This week we’re going to be looking a really cool bass line in the shape of Barbarism Begins At Home by The Smiths and more importantly we’re going to use it as an example of how you can create wicked melodic basslines using an aspect of bass playing and composition you’ll find in all styles of music from pop to to jazz to classical.
Barbarism Begins At Home
So first let’s work through this bass line. This line is played by the great Andy Rourke and in this song he actually tunes up a whole step using the tuning F# B E and A. So the original makes use of many open strings.

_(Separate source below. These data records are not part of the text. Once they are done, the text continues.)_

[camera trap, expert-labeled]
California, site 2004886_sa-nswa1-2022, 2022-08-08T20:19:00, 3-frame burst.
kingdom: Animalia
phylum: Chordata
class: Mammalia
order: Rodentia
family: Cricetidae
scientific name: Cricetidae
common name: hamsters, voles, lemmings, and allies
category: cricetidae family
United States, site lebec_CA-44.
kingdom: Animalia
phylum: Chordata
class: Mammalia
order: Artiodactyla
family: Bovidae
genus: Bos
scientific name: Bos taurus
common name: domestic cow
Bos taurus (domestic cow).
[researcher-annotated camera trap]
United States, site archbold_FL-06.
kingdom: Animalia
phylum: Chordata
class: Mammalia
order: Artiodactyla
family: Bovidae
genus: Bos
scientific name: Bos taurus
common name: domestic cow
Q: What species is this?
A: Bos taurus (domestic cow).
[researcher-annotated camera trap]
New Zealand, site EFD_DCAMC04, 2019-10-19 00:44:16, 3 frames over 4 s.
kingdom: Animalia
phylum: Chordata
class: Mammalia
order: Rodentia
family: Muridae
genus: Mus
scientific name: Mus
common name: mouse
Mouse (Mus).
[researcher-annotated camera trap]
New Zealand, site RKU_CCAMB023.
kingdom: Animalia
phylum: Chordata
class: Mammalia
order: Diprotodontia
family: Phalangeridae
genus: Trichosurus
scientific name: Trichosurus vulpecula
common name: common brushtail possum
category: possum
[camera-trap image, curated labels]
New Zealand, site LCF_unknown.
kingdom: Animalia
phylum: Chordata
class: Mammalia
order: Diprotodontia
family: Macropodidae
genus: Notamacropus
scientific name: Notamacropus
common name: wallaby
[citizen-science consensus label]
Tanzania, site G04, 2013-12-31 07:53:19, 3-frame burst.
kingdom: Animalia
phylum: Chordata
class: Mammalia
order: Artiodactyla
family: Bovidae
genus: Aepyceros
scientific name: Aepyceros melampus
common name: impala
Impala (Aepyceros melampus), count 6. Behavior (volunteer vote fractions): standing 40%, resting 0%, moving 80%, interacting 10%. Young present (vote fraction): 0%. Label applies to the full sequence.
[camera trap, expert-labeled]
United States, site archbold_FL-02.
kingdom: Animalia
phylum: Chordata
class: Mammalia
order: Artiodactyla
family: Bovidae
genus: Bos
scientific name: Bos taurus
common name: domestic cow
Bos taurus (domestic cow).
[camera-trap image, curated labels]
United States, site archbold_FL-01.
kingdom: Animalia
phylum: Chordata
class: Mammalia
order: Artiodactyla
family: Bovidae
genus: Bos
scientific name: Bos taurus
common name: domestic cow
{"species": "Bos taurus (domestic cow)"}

In this video I won’t be showing you the up tuned version. I’m going to stay in regular old tuning and show you how to play it without messing around. But, I have included a transcription of the original F# version below. I want to stay in regular tuning so I can expand on the chord progression and still make sense.
F# Tuning (F# B E A)
Drum Track 100 Bpm
Drum Track 127 Bpm
Behind The Bass Line
So it’s pretty obvious this is a really melodic bass line and it’s tempting to think of these kind of long winding lines as being riffs designed completely separate from the rest of the instruments.
Johnny Marr is playing his usual gleaming arpeggiated chords and this funky riff moves all over the place. But the riff is actually connected to that guitar in a very foundational way and that connection is key to creating bass lines in any style.
So I’m talking about the chord progression. The harmony. This bass line and the way it moves around is a direct result of outlining the chords and weaving a smooth line through them.
Keys To Analysis
First of all, you need to work on the actual arpeggios of each chord in the progression so you can understand what’s happening in the line. For this song we have the chords F#m7, B7, D major and E major. The arpeggios can be seen below:
Once you have the notes of the chords under your fingers you can start to work through the bass line, isolating the chord tones and analysing the non chord tones that work around them.
Weaving A Line Through The Chords
By analysing the bass line in this way you can see that Andy Rourke is basically outlining the chords in the progression and using embellishments and chromatic approach notes to link them with a smooth weaving line.
The bass line is shown below with labels to outline the chord tones. ct = Chord Tone, a = Approach Note:
Learn Your Chord Tones!
This is why it’s important to study your chord tones. Learn the arpeggios for every chord you play over. Learn the principles of chord construction. How chords are made. There’s a system to it. It’s not hard to learn.
If you know the notes for each chord your playing over, then you have a palette to work from. Learn how each chord tone sounds and operates over that chord and then you can add non chord tones in there for extra flavour and melodic movement. But it all comes from a foundation of understanding the harmony.